Onet ustalił nieoficjalnie, że prezydent Andrzej Duda w pierwszej kolejności powierzy misję stworzenia nowego rządu kandydatowi, którego wskaże Prawo i Sprawiedliwość. Zgodnie z informacjami portalu, Mateusz Morawiecki miał w środę usłyszeć w Pałacu Prezydenckim, komu prezydent chce zaproponować funkcję marszałka-seniora oraz jakie dalsze kroki podejmie Duda w związku z wynikiem wyborów parlamentarnych.

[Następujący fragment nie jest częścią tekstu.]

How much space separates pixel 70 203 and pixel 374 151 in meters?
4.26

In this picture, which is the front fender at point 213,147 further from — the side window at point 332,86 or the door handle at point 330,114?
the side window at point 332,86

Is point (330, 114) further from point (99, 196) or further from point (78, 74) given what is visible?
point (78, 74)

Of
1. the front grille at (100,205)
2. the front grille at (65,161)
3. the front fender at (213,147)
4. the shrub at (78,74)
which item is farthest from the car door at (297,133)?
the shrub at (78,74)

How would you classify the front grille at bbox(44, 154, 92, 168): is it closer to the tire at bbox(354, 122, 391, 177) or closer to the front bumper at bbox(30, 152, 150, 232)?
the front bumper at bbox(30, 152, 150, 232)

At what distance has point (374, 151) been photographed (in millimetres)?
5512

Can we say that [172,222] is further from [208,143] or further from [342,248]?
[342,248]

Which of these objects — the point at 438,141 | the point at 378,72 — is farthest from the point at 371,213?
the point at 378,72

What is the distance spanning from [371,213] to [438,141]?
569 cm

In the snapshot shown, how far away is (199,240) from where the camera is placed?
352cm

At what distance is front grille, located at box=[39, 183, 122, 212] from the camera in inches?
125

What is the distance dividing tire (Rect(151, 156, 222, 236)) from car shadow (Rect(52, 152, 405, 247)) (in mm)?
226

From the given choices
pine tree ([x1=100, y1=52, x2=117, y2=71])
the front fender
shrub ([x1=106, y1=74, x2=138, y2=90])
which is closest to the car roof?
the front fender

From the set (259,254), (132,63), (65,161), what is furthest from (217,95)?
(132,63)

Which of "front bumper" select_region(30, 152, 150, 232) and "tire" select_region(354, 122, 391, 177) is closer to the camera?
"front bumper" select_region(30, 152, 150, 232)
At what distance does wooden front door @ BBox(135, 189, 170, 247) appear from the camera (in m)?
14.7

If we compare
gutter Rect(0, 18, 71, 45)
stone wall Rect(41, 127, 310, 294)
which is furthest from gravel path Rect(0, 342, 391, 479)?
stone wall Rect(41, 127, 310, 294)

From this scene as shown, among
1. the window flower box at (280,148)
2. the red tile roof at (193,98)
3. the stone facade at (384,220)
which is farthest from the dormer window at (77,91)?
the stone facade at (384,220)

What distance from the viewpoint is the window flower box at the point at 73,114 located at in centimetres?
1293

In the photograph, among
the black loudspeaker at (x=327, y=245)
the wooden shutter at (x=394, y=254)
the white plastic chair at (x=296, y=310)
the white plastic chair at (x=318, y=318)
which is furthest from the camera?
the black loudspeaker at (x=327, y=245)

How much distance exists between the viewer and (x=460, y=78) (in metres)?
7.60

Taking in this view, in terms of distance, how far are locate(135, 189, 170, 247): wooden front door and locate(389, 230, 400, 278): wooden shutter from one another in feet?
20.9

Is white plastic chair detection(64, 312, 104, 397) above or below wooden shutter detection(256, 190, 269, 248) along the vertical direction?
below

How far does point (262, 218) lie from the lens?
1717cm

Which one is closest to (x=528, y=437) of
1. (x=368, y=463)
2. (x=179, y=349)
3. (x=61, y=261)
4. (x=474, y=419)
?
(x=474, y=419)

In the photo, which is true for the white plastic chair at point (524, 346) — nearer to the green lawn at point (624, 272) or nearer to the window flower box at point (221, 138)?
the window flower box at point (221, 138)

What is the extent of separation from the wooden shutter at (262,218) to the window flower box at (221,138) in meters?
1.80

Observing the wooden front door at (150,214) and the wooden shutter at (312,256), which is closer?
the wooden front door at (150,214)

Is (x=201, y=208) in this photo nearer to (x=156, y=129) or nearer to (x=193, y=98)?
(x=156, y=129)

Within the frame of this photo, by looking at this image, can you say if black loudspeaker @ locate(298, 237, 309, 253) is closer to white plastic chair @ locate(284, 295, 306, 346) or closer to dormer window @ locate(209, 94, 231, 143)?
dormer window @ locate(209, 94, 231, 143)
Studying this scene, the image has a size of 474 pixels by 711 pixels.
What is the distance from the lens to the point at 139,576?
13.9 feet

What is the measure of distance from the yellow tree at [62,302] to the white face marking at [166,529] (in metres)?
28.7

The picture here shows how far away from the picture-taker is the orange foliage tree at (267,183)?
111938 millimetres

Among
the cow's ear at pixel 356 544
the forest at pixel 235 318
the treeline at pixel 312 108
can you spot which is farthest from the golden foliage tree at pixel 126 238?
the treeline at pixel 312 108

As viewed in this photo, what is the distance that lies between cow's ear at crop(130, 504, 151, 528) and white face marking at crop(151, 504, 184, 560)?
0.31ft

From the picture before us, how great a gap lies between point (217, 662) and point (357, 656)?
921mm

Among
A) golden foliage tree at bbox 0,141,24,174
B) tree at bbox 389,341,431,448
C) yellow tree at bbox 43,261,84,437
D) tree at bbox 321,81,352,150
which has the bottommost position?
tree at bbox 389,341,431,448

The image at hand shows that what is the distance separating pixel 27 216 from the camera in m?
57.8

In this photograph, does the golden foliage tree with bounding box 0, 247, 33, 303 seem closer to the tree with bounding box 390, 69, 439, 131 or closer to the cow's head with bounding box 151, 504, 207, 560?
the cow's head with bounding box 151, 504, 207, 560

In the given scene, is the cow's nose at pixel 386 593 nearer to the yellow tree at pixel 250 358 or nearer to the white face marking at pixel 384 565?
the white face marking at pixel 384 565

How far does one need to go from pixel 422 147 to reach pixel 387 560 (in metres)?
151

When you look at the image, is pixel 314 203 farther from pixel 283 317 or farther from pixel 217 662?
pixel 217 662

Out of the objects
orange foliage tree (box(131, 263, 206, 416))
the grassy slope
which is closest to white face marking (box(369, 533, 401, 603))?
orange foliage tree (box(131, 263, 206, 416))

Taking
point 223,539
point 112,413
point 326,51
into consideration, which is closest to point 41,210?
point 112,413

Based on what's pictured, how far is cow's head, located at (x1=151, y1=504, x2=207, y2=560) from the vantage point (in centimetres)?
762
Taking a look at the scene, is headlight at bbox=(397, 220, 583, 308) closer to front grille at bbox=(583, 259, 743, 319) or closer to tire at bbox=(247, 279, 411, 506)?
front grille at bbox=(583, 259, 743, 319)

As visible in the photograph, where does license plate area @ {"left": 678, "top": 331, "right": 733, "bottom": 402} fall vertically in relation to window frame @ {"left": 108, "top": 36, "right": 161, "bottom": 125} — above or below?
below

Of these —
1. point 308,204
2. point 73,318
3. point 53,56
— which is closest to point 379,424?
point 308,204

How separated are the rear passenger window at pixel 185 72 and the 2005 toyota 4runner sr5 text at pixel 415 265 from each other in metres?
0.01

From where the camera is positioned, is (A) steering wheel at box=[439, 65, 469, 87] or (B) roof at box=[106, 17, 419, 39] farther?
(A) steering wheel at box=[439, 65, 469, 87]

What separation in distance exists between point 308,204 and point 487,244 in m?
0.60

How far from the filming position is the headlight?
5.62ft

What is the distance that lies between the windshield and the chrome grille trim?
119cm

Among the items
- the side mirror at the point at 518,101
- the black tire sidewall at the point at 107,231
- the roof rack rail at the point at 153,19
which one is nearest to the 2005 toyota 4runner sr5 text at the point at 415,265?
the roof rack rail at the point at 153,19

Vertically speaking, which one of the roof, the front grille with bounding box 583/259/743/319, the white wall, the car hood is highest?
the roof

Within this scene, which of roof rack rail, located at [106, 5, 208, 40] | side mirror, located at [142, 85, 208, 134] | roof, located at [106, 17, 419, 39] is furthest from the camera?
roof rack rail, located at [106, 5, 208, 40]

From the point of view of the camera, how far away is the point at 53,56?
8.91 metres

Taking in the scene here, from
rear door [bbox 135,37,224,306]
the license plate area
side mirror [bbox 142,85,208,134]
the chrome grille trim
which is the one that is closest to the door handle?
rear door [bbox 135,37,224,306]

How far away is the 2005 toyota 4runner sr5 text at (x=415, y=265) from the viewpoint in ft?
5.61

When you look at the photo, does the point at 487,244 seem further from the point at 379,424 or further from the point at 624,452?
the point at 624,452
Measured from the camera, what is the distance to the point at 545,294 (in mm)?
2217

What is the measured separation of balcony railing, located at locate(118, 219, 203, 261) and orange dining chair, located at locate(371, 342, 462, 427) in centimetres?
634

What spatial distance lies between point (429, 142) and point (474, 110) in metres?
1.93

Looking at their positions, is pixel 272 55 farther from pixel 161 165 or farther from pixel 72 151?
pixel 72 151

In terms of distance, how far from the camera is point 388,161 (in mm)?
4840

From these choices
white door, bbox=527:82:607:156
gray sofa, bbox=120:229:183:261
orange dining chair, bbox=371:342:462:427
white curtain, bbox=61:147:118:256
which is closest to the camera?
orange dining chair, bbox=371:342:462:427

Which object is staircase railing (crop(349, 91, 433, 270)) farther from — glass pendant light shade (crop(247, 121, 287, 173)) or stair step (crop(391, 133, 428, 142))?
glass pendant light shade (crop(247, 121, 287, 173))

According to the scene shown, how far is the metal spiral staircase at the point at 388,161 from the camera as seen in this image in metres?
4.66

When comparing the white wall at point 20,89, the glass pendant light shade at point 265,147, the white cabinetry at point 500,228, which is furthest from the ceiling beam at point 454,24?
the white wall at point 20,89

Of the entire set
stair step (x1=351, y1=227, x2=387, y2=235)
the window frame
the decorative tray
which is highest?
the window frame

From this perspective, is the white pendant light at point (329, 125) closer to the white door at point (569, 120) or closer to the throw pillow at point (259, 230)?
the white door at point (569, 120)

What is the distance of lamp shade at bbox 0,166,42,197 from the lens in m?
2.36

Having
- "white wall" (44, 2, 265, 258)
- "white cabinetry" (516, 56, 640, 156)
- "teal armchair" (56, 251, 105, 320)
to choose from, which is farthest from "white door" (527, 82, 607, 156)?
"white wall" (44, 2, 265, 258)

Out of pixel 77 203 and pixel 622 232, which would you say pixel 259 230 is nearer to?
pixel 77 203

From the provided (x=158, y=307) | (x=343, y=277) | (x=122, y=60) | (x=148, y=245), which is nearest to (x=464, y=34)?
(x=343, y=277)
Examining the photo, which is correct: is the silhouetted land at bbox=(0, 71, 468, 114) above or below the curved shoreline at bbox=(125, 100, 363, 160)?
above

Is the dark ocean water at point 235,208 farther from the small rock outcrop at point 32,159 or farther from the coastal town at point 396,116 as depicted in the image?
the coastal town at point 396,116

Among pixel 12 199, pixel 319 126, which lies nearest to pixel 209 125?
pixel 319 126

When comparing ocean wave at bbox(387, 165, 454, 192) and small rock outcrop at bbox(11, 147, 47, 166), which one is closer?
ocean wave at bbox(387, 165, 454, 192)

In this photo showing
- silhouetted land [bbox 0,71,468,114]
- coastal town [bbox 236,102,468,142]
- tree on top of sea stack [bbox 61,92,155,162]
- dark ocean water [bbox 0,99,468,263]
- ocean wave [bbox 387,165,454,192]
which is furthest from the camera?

W środę premier Mateusz Morawiecki opuścił Pałac Prezydencki przy Krakowskim Przedmieściu kilkanaście minut po godzinie 12:00 w środę, trzy dni po wyborach parlamentarnych. Jak informuje TVN 24 spotkanie szefa rządu z prezydentem trwało ponad godzinę. Reporter stacji Jan Piotrowski przed południem informował o tym, że za bramę Pałacu Prezydenckiego wjechała kolumna samochodów SOP, jednak nie było wiadomo, kto jest pasażerem. Mateusza Morawieckiego zobaczono dopiero wtedy, gdy opuszczał gmach.
To było rutynowe spotkanie prezydenta i premiera. Spotkanie głowy państwa i szefa rządu odbywają się regularnie
- przekazał rzecznik rządu Piotr Müller w rozmowie z Polską Agencją Prasową.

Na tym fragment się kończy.